### TEKS DOKUMEN
________________________________________
Cermin
Berguru pada Laba-Laba
Laba-laba bukanlah binatang yang asing karena dapat dijumpai di kebun, taman, ataupun sudut-sudut rumah. Begitu juga yang saya alami dan temui, makhluk ini ada yang berukuran kecil dan sedang, yang jelas tidak sebesar Spider-Man atau seperti dalam film Eight Legged Freaks.
Pagi itu, dalam sebuah kesempatan retret bersama rekan-rekan guru di sebuah rumah retret berhawa sejuk, kami pun mengadakan meditasi alam. Sesuatu yang mahal sejak saya di Jakarta. Sembari menuruni tangga-tangga berlumut menuju sebuah kolam kecil, saya membiarkan seluruh indra mengecap lebih dalam indahnya alam berpadu harmoni suara binatang-binatang hutan yang sedang mengadakan konser tanda dimulainya hari.
Saya mencoba melambat tanpa banyak berpikir; mengizinkan segala sesuatu terjadi dan menerima segala sesautu apa adanya. Perasaan kagum tiada terhingga kala melihat aneka bunga-bunga indah yang merekah dan wangi. Saya juga kagum pada lumut hijau di antara bebatuan. Saya melangkah lebih lanjut dan mata saya terpukau pada laba-laba yang menyulam rumahnya di antara dua pohon pinang. Saya berhenti dan mencermati laba-laba hitam berukuran sedang yang sibuk membangun rumahnya yang belum sempurna dengan teknik maju mundur dan setiap kali tersambung jaring-jaring yang berkesinambungan.
________________________________________
### DATA TERSIMPAN
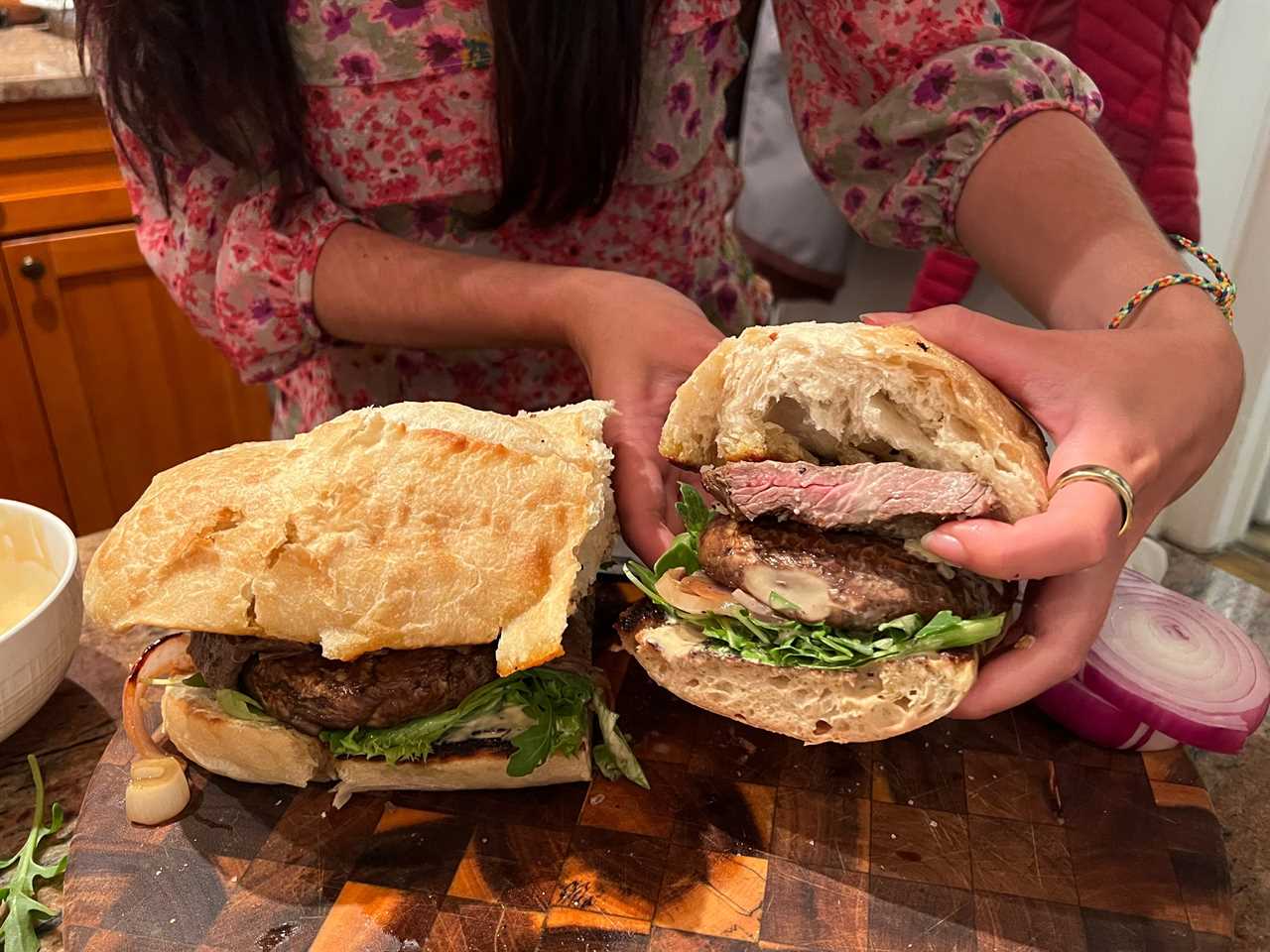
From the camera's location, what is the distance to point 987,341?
4.19 ft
________________________________________
### YANG HARUS DIBUAT
Tuliskan ulang secara utuh, kata demi kata, teks dokumen tentang laba-laba di atas.

### JAWABAN YANG DIHARAPKAN
Cermin
Berguru pada Laba-Laba
Laba-laba bukanlah binatang yang asing karena dapat dijumpai di kebun, taman, ataupun sudut-sudut rumah. Begitu juga yang saya alami dan temui, makhluk ini ada yang berukuran kecil dan sedang, yang jelas tidak sebesar Spider-Man atau seperti dalam film Eight Legged Freaks.
Pagi itu, dalam sebuah kesempatan retret bersama rekan-rekan guru di sebuah rumah retret berhawa sejuk, kami pun mengadakan meditasi alam. Sesuatu yang mahal sejak saya di Jakarta. Sembari menuruni tangga-tangga berlumut menuju sebuah kolam kecil, saya membiarkan seluruh indra mengecap lebih dalam indahnya alam berpadu harmoni suara binatang-binatang hutan yang sedang mengadakan konser tanda dimulainya hari.
Saya mencoba melambat tanpa banyak berpikir; mengizinkan segala sesuatu terjadi dan menerima segala sesautu apa adanya. Perasaan kagum tiada terhingga kala melihat aneka bunga-bunga indah yang merekah dan wangi. Saya juga kagum pada lumut hijau di antara bebatuan. Saya melangkah lebih lanjut dan mata saya terpukau pada laba-laba yang menyulam rumahnya di antara dua pohon pinang. Saya berhenti dan mencermati laba-laba hitam berukuran sedang yang sibuk membangun rumahnya yang belum sempurna dengan teknik maju mundur dan setiap kali tersambung jaring-jaring yang berkesinambungan.